Slater Bradley, A Point Beyond the Tree @Sean Kelly

JTF (just the facts): A total of 7 large scale photographs, framed in white and unmatted, and hung against white walls in a single room gallery space and in one of the nearby offices. The works are either black and white fiber prints or digital c-prints mounted to Dibond and variously covered with gold/silver marker or gold/palladium leaf; one image without additional coverings is face mounted to Plexi. Physical sizes range from roughly 45×30 to 70×50 (or reverse) and all of the decorated works are unique; the image without surface additions is available in an edition of 3+2AP. The show also includes a two-channel synch video installation, shown in a darkened room on the lower level of the gallery. It runs 2 minutes 29 seconds, and is available in an edition of 3+2AP. (Installation shots below.)

+ + +

■ **TASK STATEMENT**
Decide whether each statement agrees with the Slater Bradley exhibition text above, giving yes or no and quoting the words from that text that settle it. (a) The photographs are framed in black. (b) The video installation runs 2 minutes 29 seconds. (c) Each of the decorated works is one of a kind.

■ **PROVIDED RECORDS**
+ + +

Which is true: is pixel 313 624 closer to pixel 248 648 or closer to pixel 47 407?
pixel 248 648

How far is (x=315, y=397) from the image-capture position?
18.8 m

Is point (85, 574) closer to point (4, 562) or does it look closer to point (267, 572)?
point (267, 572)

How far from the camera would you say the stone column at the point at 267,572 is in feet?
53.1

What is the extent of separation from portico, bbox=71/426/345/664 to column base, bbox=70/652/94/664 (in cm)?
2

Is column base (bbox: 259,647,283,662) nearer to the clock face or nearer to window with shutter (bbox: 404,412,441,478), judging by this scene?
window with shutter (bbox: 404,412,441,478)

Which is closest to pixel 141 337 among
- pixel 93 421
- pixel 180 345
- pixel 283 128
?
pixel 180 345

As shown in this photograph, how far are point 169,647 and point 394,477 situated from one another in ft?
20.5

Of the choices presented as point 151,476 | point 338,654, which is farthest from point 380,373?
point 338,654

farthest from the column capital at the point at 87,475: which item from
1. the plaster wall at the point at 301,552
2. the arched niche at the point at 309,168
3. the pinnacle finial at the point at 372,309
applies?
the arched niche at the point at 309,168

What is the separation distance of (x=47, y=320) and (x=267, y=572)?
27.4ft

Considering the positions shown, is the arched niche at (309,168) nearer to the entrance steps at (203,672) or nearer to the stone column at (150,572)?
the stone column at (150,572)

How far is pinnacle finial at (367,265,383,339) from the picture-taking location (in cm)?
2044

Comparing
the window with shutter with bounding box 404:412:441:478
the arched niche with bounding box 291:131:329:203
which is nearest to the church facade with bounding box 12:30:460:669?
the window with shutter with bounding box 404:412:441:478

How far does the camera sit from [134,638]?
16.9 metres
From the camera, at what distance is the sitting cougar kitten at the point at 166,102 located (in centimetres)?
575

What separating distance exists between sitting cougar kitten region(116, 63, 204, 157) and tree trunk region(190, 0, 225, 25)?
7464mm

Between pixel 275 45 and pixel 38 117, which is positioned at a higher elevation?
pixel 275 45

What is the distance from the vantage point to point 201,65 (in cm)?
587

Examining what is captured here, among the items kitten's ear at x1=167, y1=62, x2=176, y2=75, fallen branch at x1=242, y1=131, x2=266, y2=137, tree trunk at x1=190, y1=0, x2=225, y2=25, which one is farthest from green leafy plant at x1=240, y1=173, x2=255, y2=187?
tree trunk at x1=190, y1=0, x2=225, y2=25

+ + +

■ **ANSWER TO THE PROBLEM**
(a) No: "framed in white and unmatted"
(b) Yes: "It runs 2 minutes 29 seconds"
(c) Yes: "all of the decorated works are unique"